A single gargoyle, weathered by acid rain, is positioned as gatekeeper to the entrance of the space. A new series of acid-based intaglio etchings quote from a tabloid news story from 2017 and 2018, claiming that Ian Huntley, a convicted murderer, was seeking to transition from male to female while serving his life sentence.
He was rumoured to be dressing in women’s clothing and requesting to be identified under a new name. After a number of months, however, the articles were exposed as entirely fabricated. The newspapers that had printed the stories variously deleted the reports from their websites, edited pre-existing articles or ran meagre clarifications.
Reproducing these retractions and clarifications alongside the original headlines, Staff ’s etchings on steel highlight the ways in which the media and society weaponize cultural prejudices and anxieties about the lives of incarcerated people, transgender identity and the uses of public spending to mobilise panic and reinscribe social and sexual norms.
The UK has the highest prison population in western Europe, with 18.46% of prisoners in England and Wales housed in private, for-profit prisons. Transgender people – particularly trans women of colour– face disproportionate contact with the criminal justice system and prison industrial complex. Staff ’s etchings are stacked in the gallery, leaning against oversized boxes, referring to the original use of the building as a magazine gunpowder storehouse for the landed gentry of eighteenth-century London in case of civil disorder.

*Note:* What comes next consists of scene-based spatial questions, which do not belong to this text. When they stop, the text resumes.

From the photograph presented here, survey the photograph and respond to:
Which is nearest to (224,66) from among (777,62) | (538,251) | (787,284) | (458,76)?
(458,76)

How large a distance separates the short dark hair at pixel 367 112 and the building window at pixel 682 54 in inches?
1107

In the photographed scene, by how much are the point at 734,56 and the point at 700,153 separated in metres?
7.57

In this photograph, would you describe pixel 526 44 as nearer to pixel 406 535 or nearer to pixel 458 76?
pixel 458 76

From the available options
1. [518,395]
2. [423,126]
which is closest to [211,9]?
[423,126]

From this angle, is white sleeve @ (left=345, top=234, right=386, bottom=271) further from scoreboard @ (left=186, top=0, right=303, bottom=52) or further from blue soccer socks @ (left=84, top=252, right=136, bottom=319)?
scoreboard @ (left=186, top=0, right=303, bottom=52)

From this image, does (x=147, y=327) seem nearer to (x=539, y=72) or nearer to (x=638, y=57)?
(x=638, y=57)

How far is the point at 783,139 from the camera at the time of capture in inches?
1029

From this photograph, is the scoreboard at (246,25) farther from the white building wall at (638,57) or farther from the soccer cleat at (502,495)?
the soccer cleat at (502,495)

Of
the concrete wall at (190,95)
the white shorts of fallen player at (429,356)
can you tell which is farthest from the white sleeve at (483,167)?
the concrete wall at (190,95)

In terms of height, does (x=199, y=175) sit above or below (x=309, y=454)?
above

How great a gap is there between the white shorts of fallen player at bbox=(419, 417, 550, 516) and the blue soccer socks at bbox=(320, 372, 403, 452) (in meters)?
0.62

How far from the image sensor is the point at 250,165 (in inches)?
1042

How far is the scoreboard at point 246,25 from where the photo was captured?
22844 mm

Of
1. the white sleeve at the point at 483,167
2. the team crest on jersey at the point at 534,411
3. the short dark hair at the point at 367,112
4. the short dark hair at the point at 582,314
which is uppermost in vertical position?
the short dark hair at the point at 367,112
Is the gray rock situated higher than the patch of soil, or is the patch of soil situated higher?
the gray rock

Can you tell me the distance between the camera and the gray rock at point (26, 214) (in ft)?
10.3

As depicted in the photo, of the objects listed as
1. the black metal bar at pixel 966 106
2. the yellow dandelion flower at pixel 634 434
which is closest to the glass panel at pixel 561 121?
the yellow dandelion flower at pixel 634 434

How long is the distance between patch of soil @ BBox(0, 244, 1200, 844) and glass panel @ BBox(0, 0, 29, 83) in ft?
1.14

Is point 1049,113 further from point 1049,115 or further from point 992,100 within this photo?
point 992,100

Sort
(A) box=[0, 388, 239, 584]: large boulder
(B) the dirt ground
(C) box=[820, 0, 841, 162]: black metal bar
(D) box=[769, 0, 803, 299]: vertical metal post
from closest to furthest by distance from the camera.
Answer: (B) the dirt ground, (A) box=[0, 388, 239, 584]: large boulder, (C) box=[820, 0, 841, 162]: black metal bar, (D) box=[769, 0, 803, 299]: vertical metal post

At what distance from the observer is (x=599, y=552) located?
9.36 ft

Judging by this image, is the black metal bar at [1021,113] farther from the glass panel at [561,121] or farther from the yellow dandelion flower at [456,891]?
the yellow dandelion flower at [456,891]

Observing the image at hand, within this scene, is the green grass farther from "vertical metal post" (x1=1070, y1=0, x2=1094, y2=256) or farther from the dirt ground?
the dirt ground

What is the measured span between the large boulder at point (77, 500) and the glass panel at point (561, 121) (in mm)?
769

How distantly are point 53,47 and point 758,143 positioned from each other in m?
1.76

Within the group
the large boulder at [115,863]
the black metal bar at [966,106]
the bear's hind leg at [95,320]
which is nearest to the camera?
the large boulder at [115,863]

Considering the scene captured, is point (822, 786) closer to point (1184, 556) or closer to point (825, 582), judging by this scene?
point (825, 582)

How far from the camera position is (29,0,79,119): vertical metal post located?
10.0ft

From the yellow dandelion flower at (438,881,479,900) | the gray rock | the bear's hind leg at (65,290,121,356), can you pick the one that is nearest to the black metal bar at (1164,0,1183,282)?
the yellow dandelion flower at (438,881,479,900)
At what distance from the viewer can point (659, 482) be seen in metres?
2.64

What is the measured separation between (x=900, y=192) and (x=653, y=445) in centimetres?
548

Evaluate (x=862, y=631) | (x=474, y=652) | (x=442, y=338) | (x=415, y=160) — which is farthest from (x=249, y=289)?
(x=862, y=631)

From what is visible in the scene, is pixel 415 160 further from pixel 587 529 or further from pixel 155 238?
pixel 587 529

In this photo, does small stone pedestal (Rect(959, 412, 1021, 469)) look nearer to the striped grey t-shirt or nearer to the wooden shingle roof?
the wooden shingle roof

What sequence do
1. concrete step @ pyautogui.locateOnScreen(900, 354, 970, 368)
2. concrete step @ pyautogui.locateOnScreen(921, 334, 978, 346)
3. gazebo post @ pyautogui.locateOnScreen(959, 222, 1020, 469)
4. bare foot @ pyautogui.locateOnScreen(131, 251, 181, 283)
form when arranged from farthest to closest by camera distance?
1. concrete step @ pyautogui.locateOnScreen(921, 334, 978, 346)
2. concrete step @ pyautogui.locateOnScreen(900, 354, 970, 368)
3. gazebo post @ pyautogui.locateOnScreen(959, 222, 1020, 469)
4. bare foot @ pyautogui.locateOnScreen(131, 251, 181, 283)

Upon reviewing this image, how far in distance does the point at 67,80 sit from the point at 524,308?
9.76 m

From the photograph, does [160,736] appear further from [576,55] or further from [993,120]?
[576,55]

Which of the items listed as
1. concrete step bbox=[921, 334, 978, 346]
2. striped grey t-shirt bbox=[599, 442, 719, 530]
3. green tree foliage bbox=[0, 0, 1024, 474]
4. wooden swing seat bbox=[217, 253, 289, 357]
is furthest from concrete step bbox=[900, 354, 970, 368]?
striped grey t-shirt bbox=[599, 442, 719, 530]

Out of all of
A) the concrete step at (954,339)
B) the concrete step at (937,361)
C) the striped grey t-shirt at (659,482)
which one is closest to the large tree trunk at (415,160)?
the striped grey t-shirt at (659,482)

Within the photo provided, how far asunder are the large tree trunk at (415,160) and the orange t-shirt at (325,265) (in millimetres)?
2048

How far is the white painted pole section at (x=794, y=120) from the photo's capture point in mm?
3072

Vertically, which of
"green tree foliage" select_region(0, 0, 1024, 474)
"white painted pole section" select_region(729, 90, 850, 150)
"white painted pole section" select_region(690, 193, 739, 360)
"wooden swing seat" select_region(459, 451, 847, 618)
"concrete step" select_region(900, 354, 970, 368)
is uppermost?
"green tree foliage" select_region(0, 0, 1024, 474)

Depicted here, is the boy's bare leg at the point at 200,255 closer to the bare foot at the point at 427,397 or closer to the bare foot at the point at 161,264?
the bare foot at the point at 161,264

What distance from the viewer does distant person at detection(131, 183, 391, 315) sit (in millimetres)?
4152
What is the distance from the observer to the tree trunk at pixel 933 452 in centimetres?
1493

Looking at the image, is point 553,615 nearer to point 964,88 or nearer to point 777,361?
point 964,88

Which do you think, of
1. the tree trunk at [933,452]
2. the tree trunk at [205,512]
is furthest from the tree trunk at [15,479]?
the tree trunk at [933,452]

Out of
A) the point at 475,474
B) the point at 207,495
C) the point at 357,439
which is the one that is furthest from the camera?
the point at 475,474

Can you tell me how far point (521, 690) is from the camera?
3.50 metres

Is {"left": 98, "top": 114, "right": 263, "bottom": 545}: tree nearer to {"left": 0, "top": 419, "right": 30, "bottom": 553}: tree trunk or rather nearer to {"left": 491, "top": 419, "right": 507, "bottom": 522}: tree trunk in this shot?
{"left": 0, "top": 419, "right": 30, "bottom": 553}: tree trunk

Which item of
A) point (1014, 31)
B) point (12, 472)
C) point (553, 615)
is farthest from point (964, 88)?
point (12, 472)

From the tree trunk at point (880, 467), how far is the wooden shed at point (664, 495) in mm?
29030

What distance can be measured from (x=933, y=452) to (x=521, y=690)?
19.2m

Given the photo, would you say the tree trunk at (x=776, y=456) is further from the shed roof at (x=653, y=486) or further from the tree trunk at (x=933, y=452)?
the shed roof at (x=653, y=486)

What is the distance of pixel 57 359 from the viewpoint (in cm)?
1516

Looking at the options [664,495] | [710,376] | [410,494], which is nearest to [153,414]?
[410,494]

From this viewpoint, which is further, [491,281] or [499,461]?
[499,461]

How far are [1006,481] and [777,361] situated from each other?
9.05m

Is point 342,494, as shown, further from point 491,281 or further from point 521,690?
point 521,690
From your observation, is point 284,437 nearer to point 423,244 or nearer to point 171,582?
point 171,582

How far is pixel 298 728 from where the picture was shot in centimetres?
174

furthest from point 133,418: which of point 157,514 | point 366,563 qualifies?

A new video work is presented in the second of the former powder rooms. The looping film is comprised of two parts: the first of scratched, warped and overlapping footage connected to the industrial farming of hormonal, reproductive and carnal animal commodities including urine, semen, various meats, skins and furs. Rather than reducing the struggles of animals to anthropocentric claims, Staff points to the entanglement of species, sex, race and labour in the conditions of capitalism, advocating a reciprocal, constitutive relationship between the contemporary subject and the non-human.
The video’s second part comprises a poem describing life on Venus, a state marked by violent pressure and heat, destructive winds and the disorienting lapse of day into night. In its depiction of an alternate condition of non-life or near-death, the poem offers an account of a queer state of being as a volatile concatenation in constant metamorphosis.
On Venus continues Staff ’s pursuit of an understanding of the exchange between bodies, ecosystems, and institutions from a queer and trans perspective. In combination, the works in the exhibition seek to question the boundaries of the human subject as well as the limits of the institution, understood as a biopolitical tool for privileging a minority in order to dehumanise the many.
What bodies are made legible in institutional spaces? What is materialised and dematerialised? What is made liveable and unliveable, killable and un-killable? This commission continues the Serpentine’s ongoing dialogue with Patrick Staff, following their participation in the Serpentine’s Work Marathon (2018), Transformation Marathon (2015) and Serpentine Cinema (2015).
Patrick Staff is an artist based in Los Angeles, USA, and London, UK. Their work has been presented internationally, including solo shows at Irish Museum of Modern Art, Dublin (2019); Dundee Contemporary Arts, Dundee (2019); MOCA, Los Angeles (2017);
Spike Island, Bristol (2016); and Chisenhale Gallery, London (2015). Recent group exhibitions have included The Body Electric, Walker Art Center, Minneapolis (2019); Made in LA, Hammer Museum, Los Angeles (2018); Trigger, New Museum,New York (2015).